Still barely an infant in musical years, new D.C. electronic act Brutalism is already looking to musically challenge — even accost — its listeners. For starters, the trio borrows its name from an architectural style loathed by a lot of people. Then there’s the fact that its debut single is a fist-pumper about a horrendous crime.

For “Friday Night (Home Invasion),” members Gavin Holland, Zach Carter and Ben Bruno took their cues from true-crime TV and country-music storytelling. The song’s narrative is simple enough: “It’s about having your home broken into and getting murdered,” Carter says.

Why so macabre, fellows? “I used to watch The First 48 a lot — I’ve probably seen 50 episodes of it,” says Holland, a longtime local DJ and producer. “There’s a lot of botched home invasions on that show: bad circumstances, someone breaking in at the wrong time, ending up in murder.”

“Friday Night” tells the story of such a thwarted robbery attempt — except over an insanely hyper soundtrack. Dancing to it may seem slightly perverse, but dissonance was more or less the point.

“I liked the idea of doing music that is both accessible and confrontational — something that makes you feel good but a little uncomfortable at the same time,” Carter says. “I felt like having such a melodic song with such stark lyrical content would help accomplish that goal.”

Holland, Carter and Bruno (who splits his time between Boston and D.C.) are old friends who played around with the idea of making music together for a while, but they started taking it seriously about six months ago. Holland may be best known for his Nouveau Riche dance parties, and Carter is a journalist by day and a former member of the band Drunk Tigers. In Brutalism, their roles are fluid; all three members trade off behind the mic.

While “Friday Night (Home Invasion)” is something of a floor filler — it’s tagged “no rave” on the band’s Soundcloud page — that doesn’t necessarily mean that future Brutalism songs will sound like it. Carter cites eclectic indie titans Beck and The Magnetic Fields as influences. Brutalism would like to be just as heterogeneous while maintaining a confrontational edge.
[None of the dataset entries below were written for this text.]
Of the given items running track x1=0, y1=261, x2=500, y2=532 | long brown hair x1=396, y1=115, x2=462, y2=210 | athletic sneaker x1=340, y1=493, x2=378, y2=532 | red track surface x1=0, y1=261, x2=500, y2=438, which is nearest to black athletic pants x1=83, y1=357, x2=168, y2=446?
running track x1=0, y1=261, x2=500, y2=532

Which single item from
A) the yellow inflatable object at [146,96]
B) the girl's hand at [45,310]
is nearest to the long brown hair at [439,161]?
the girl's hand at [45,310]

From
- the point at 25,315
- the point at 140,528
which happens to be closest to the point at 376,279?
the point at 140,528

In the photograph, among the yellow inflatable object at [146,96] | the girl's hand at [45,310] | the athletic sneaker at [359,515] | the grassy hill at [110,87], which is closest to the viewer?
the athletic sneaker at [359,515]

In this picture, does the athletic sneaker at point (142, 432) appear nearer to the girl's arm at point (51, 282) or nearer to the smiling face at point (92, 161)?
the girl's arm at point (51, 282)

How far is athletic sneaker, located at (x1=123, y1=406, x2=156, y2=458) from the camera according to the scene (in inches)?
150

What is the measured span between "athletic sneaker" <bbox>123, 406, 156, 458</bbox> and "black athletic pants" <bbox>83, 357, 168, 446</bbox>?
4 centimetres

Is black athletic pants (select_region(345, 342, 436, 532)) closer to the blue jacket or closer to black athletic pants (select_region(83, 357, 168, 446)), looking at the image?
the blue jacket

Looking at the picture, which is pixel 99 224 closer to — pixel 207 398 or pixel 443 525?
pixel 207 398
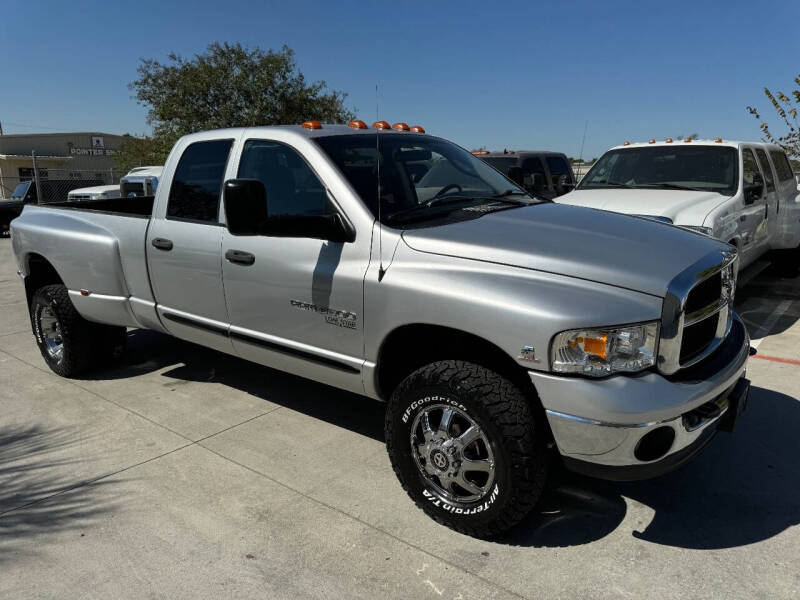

“You’ll see when those [later songs] come out, there’s a common theme that the songs are not so much concerned with common sonic textures or instruments, but rather with ideas and attitudes,” Carter says.

The trio’s ideas already seem front and center — and that extends to its choice of name. Brutalism, of course, is an architectural movement marked by aggressive geometric structures as unmistakable as they are divisive. Not surprisingly, Carter and Co., are pretty into it. But the name “Brutalism” is more a homage to contention rather than the architectural style itself.

As Carter says, “We liked the idea of being at the center of some sort of aesthetic controversy before we even got out of the gate.”